• [The task]: Rewrite the lines starting at the one that contains "What distance would" and ending at the last line of the items, putting "observer" wherever "camera" appears. Keep everything else the same.

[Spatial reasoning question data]
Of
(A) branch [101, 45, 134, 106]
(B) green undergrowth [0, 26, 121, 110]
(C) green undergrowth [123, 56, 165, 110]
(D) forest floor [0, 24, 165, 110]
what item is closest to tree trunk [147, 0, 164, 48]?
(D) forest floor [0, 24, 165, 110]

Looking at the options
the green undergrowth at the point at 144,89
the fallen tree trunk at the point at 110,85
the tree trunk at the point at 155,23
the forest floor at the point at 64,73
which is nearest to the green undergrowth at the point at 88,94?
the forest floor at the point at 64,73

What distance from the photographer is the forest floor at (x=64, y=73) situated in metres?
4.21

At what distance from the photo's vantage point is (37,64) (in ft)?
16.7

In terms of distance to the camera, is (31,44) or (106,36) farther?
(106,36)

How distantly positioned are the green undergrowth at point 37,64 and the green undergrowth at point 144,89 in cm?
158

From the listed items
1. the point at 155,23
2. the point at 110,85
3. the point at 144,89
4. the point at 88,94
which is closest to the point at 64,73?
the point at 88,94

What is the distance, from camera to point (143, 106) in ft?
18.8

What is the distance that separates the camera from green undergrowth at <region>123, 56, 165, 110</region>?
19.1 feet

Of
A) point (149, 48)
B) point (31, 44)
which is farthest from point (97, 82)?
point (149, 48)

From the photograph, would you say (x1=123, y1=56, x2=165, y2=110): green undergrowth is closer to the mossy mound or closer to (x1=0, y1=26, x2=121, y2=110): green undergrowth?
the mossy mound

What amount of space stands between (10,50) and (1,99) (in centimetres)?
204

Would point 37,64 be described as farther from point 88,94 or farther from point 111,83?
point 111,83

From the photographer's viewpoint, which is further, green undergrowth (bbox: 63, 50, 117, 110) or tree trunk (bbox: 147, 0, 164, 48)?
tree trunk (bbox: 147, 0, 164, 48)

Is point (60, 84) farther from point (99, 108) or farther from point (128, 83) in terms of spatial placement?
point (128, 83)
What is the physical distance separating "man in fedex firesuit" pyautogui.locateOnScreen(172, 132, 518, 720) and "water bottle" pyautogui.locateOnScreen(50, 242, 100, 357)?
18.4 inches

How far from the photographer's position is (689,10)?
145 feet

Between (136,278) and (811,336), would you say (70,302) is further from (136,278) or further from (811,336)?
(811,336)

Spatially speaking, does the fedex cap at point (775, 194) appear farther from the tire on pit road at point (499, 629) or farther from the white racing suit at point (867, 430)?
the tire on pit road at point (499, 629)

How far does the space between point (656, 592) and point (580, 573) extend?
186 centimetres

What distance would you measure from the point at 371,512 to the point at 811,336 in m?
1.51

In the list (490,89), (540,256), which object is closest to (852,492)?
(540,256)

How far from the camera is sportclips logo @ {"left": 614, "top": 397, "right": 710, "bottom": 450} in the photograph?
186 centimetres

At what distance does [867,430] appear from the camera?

• [Completed task]:
What distance would you measure from the point at 371,512 to the point at 811,336 in m?
1.51

In the list (490,89), (540,256), which object is closest to (852,492)?
(540,256)

How far from the observer is sportclips logo @ {"left": 614, "top": 397, "right": 710, "bottom": 450} in the photograph?
186 centimetres

At what distance does [867,430] appear from the observer?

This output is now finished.